Dorothy Marie Marsh aka Dottie West was born October 11, 1932 in McMinnville, Tennessee and was the oldest of 10 children. She was mostly known for her career as a songwriter and singer of country pop songs. Her friend Patsy Cline was her mentor throughout her career. Throughout her career, West struggled with rising above the crowd in a mostly male-dominated country music scene.
West began appearing on the radio around her 13th birthday and went on the study music at Tennessee Tech. There, she advanced her music career as she sang in a band and played the steel guitar. When she was about 20 years old, Bill West became her first husband. After she graduated from Tennessee Tech, she moved to Cleveland, Ohio with her husband and two kids.
In Ohio, West began appearing on the TV program Landmark Jamboree as one half of a country-pop vocal duo called the Kay-Dots along with Kathy Dee. Her career really got started in 1959 when she went back to Nashville for an audition for Starday’s Don Pierce and was immediately offered a contract. She produced a few singles, but none were successful enough to put her on the map to becoming a big name in country music. She and her husband fell in love with a group of aspiring songwriters such as Willie Nelson, Roger Miller, and Harlan Howard.
She eventually teamed up with Don Gibson, for a few duets in 1968. She eventually left her first husband and married drummer Bryan Metcalf in 1972. She immediately began to change her image and began to wear far less conservative attire. Her career was gaining momentum after the 1973 success of the crossover smash “Country Sunshine,” originally written for a Coca-Cola commercial.
Over the next few years, West had many Top 40 songs, such as “Last Time I Saw Him,” “When It’s Just You and Me,” and “Tonight You Belong To Me.” She released a duet of “Every Time Two Fools Collide,” a duet with Kenny Rogers, in 1977 and the single hit number one.
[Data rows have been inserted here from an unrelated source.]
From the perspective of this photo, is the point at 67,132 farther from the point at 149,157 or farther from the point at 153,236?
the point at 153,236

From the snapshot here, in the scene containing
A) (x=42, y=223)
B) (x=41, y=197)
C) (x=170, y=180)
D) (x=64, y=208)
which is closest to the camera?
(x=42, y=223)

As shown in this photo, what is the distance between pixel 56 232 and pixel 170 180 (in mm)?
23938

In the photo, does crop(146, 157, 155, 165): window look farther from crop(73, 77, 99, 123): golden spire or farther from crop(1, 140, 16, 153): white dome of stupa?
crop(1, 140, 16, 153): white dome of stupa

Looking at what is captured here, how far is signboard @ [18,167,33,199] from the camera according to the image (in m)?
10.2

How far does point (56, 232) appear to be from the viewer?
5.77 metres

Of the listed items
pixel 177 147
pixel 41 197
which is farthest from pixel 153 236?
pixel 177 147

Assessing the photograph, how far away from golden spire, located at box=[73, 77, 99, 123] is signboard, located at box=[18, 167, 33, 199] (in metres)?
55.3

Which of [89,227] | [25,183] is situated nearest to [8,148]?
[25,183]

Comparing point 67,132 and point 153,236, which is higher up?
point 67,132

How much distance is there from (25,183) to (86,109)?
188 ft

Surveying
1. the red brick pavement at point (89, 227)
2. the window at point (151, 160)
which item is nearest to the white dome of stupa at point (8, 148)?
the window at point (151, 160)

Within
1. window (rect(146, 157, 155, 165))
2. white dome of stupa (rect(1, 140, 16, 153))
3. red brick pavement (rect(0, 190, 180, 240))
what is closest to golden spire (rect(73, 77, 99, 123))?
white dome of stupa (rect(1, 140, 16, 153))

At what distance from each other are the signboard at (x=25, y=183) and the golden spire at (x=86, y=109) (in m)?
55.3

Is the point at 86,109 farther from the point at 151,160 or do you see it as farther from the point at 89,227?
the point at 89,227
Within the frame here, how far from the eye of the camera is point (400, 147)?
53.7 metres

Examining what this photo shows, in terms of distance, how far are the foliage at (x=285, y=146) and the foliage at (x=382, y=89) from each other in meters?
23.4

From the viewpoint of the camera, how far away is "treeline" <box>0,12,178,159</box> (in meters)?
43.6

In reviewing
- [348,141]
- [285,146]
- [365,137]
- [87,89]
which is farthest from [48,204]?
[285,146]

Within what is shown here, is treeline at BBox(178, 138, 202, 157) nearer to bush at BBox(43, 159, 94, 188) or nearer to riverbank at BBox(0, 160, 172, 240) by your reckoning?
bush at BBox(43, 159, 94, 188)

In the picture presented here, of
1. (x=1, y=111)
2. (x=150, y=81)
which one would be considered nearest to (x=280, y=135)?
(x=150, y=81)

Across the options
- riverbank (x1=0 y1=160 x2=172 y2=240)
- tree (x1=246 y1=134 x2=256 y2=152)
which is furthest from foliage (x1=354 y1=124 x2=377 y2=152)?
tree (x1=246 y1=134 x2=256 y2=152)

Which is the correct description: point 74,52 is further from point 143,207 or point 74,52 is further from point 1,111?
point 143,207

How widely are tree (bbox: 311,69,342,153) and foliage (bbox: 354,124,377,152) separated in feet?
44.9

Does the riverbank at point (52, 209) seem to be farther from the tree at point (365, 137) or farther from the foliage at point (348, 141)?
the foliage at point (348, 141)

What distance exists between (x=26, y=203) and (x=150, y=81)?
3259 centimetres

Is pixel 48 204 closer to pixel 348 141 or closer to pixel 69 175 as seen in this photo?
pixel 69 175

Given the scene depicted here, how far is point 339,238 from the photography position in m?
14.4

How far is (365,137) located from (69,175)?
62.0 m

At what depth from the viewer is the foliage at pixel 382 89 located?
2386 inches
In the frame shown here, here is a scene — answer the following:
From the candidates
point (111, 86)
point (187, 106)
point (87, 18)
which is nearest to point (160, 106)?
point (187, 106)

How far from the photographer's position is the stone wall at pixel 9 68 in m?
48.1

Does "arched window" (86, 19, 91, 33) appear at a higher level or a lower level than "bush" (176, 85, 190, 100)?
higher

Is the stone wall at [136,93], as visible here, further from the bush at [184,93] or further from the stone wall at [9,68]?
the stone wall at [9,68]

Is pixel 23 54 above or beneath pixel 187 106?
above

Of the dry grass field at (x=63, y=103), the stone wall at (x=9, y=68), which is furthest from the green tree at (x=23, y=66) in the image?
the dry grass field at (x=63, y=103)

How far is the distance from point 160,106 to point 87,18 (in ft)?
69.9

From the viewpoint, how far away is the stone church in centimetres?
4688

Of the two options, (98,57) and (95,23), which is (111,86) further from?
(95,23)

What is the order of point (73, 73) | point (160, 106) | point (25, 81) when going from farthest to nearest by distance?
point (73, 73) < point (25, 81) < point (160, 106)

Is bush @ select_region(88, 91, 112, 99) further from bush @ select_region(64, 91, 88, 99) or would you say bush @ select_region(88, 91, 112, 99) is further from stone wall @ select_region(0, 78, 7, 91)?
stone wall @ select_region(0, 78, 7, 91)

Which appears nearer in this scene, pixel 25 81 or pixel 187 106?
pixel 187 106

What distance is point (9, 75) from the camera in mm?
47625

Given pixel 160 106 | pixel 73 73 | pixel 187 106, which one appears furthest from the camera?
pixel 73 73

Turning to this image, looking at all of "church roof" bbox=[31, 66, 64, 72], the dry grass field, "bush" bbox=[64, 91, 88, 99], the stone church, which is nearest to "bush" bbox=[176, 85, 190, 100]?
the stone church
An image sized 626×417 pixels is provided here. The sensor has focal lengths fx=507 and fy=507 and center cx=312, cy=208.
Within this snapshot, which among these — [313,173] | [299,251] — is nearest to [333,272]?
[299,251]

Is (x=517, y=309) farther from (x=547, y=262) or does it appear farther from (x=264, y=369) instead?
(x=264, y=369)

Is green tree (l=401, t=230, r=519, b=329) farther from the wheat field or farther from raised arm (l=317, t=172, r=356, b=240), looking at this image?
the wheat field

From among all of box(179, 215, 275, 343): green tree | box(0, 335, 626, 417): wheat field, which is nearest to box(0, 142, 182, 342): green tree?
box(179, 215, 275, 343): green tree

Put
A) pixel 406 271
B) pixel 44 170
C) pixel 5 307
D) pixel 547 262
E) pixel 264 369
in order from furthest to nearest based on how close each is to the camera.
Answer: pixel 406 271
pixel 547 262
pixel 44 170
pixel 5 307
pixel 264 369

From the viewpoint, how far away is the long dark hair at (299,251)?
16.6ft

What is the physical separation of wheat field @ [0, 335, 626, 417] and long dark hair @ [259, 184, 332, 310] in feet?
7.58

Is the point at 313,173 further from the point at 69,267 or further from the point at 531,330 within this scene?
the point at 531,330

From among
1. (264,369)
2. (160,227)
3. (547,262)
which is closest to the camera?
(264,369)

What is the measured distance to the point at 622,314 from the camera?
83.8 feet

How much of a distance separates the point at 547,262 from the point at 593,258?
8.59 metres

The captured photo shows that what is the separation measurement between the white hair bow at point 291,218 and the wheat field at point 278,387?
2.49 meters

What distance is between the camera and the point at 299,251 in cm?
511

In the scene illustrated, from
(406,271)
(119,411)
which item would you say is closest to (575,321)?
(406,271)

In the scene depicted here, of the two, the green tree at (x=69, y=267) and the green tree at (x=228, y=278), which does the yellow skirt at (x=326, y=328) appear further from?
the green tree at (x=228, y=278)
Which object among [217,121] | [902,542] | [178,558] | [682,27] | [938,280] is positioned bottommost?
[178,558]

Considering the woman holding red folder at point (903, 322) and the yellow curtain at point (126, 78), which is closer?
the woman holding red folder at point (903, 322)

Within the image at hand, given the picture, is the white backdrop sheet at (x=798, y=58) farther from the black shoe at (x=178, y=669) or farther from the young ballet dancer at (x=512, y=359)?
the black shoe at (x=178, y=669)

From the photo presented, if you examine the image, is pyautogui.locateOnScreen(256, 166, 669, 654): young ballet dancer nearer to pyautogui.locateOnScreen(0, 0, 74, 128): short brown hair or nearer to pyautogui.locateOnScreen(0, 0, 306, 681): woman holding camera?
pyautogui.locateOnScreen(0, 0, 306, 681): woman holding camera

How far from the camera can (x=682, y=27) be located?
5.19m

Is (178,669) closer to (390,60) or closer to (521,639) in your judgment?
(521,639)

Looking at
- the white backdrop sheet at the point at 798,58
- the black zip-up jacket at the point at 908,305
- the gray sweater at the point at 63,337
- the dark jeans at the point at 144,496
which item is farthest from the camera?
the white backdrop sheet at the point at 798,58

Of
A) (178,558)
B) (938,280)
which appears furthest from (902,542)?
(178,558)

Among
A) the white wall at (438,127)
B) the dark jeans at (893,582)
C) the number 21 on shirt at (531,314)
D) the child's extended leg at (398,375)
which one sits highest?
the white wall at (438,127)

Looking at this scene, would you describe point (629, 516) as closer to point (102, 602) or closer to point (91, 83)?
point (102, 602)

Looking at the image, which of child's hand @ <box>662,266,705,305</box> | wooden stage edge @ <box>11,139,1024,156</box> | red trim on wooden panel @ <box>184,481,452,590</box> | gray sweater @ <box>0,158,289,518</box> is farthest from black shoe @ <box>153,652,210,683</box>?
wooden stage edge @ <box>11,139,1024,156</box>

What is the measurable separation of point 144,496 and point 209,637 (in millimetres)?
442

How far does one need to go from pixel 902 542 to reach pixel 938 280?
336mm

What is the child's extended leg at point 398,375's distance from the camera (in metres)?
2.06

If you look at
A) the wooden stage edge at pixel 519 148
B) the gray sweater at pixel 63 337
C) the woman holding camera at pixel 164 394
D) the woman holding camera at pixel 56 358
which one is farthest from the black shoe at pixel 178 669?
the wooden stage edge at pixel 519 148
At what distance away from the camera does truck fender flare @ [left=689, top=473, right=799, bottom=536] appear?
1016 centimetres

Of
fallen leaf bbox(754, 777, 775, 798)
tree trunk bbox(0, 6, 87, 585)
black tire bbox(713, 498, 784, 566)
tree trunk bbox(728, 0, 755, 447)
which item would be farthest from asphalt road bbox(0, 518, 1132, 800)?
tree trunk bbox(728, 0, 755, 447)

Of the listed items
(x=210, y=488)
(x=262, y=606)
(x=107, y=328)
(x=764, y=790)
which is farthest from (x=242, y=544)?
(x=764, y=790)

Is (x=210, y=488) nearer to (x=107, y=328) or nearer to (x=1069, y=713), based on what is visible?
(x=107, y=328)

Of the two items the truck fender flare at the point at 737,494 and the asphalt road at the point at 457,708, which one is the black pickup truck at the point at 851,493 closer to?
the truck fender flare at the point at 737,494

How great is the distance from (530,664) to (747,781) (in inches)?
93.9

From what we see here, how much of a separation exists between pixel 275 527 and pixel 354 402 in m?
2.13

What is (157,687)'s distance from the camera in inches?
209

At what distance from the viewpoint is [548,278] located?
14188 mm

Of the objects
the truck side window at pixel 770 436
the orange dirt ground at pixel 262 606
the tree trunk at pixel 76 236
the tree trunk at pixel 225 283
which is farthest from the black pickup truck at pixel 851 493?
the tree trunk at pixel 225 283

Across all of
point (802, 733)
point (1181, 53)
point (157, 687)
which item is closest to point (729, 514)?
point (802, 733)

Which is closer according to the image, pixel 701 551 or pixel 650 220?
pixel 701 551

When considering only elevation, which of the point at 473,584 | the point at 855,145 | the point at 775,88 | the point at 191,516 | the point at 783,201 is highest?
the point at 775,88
She hit another couple number ones with her singles “A Lesson in Leavin” and “Are You Happy Baby?”
In 1983, she was married for a third time to Al Winters, who was a little over 20 years younger. Her last hit, “We Know Better Now,” only reached to number 53 in 1985. After she divorced Winters, she declared bankruptcy and was forced to foreclose on her Nashville mansion in 1990.
Sadly, Dottie passed away from injuries sustained in a car accident on September 4, 1991 and never got a chance to make her big comeback.